Thurif selected one tool from the general clutter of a stainless steel workbench. The white knife’s lightness never failed to awe him. Its finger-length blade represented all of the
Exarch’s
ether metal stores.
He turned back to Smith. “Others used your gifts to revive a goddess of death. I would employ them to raise up a god of liberation who will free men from decrepit moralities, arbitrary limitations, and human nature itself.
“Divinize a mortal? Who?”
“Me,” said Thurif.
The searing flash plunged Hazeroth into frozen darkness. He drifted, blind and tormented, through formless wastes.
At least I have survived my would-be slayer.
Yes. Hazeroth had tasted the Gen’s dying agony, and the memory brought a mite of consolation.
A voice invaded the sightless Void. It spoke secret names with the authority to command even a prince of the Circles. The words drew him through the ether to attend the one who spoke.
The cold and pain left him. Hazeroth felt smooth metal beneath his knees and smelled recycled air. His vision did not return.
“Well come, Blade of Shaiel,” said an unexpectedly fair voice.

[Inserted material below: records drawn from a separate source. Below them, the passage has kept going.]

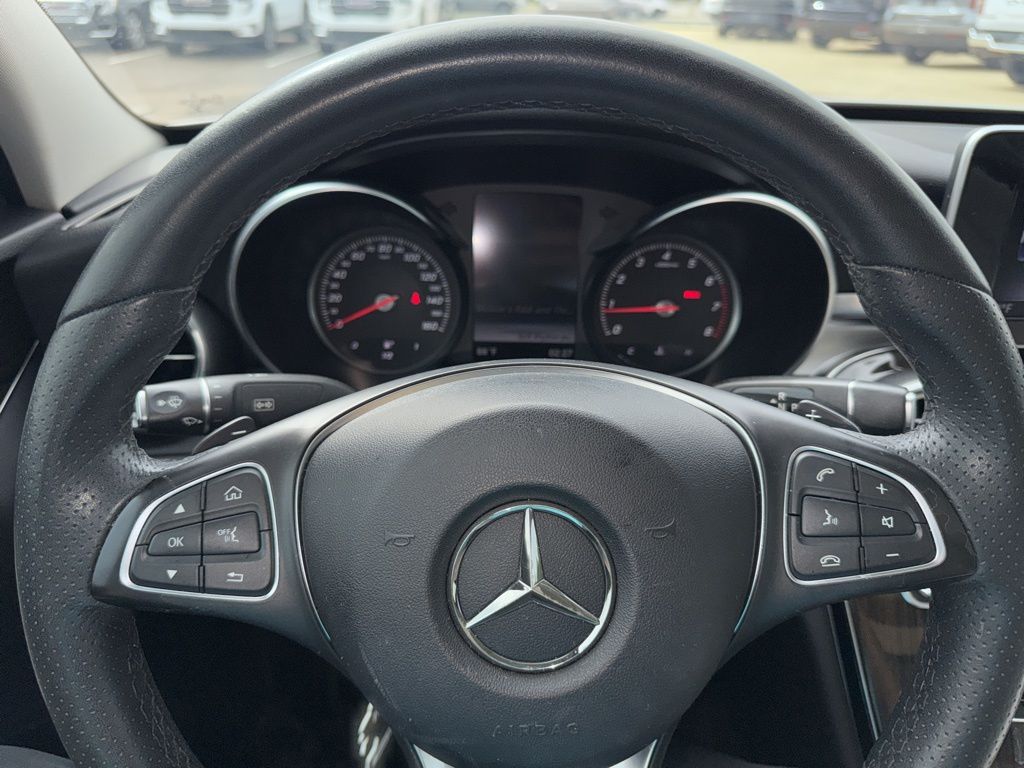 2018 Mercedes Benz C 300 photo 13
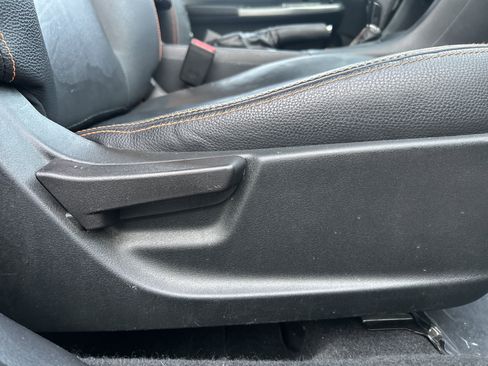 Used 2016 Subaru Crosstrek 2.0i Limited w/ 17" Wheel Sport Package image 30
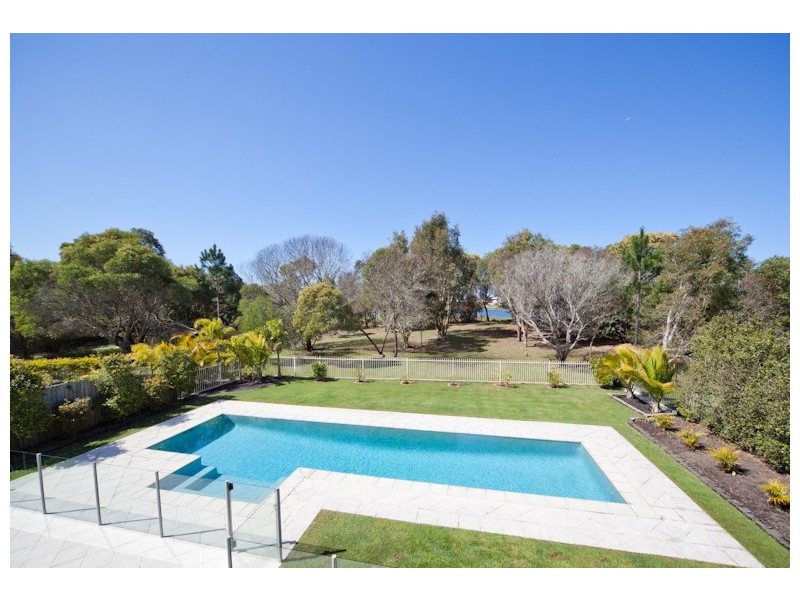 7 Edlundh Court, Pelican Waters QLD 4551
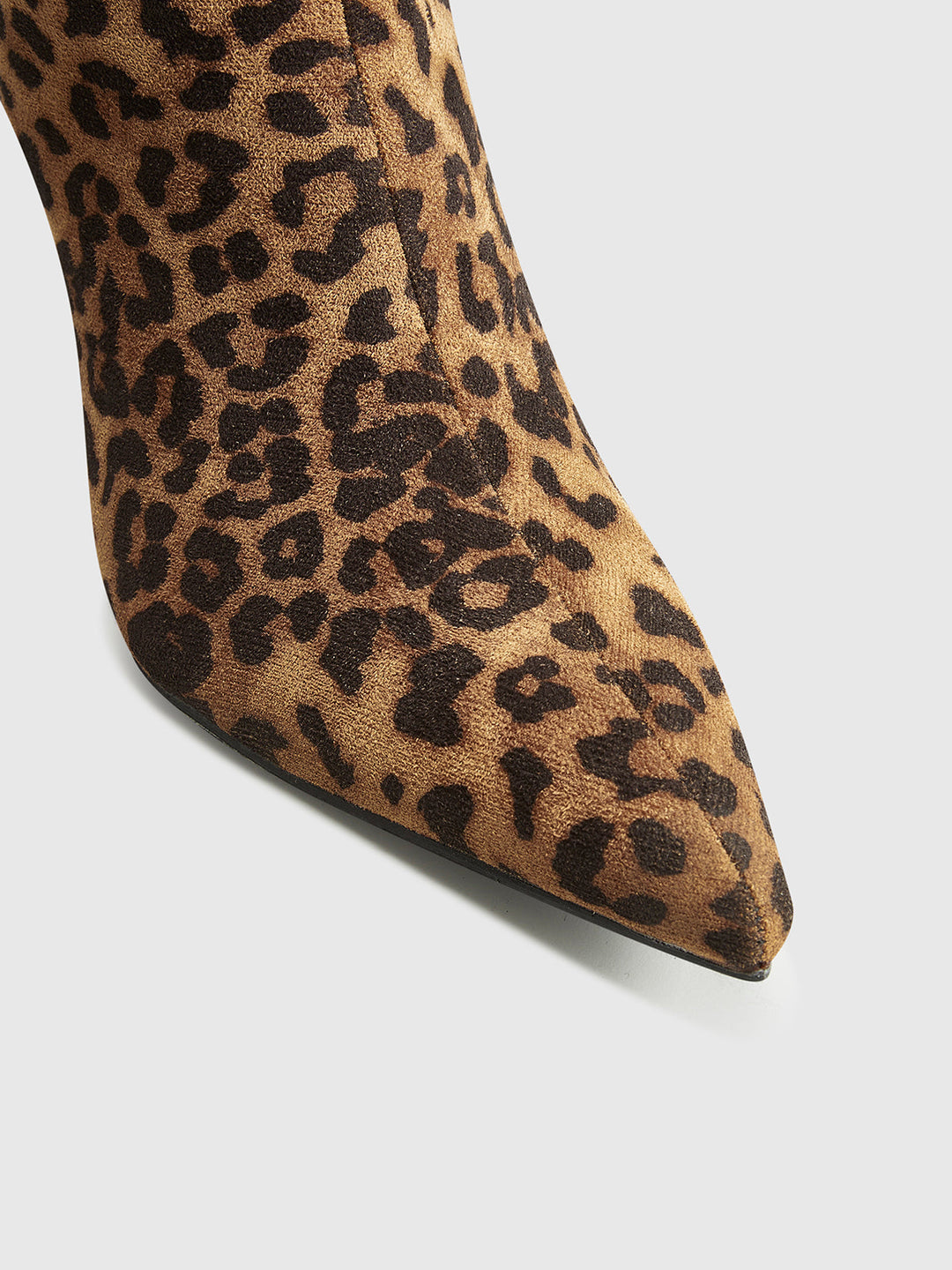 Drune | Leopardenmuster Knöchelhohe Stiefel für Frauen mit Spitzzehe und Mittelhoch – Stylisch und Bequem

Its icy echo formed an image of the robed figure before which he knelt.
“Why can I not see?” Hazeroth demanded.
“A question pondered long by many,” the chilling voice said. “’Tis fitting that your senses match your defect of mind.”
“Provoking an unbound demon also suggests a mental defect,” Hazeroth growled.
“Worse is hurling threats against you know not what. Despise not him that judges you.”
Fear chilled Hazeroth as not even the Void could. “Lord Shaiel?”
“You stand before his Will,” the cold voice said.
Anger overcame the demon’s dread. “You summon me blind for your amusement!”
“I summon you for judgment. Your flesh bears your sin’s due wage.”
“What sin?” Hazeroth asked. “Shaiel set me on the souldancers’ trail. I’d have them all but for a treacherous Gen!”
“As a shepherd, not a wolf, were you sent. You were to gather Shaiel’s kin; not condemn them to pain without end.”
“I harmed not a one. Why lay the guilt on me?”
“Knew you well that the Lady of Fire loved the Nesshin,” said Shaiel’s Will. “Had you won his trust, hers would have followed. She is estranged from us by his death.”
Suspicion entered Hazeroth’s mind. “If Shaiel’s prize were truly lost, you would have left me to the Void.”
“Not wholly fruitless were your works, though your chief victory lay in succumbing to Thurif’s guile.”
“I was meant to open the vault,” the demon said. “Why did you withhold knowledge of the key?”
“Why tempt one so prone to rebellion? The smith is free. You have only to find him.”
“What cause have you to trust me now?”
The Will’s voice grew colder still. “Not lightly does Shaiel give honors. We come to Mithgar soon. Perhaps you shall again prove worthy to bear his blade.”
A door hissed open. Hazeroth heard Shaiel’s Will pass through with surprisingly light steps before it closed again, leaving him blind and alone.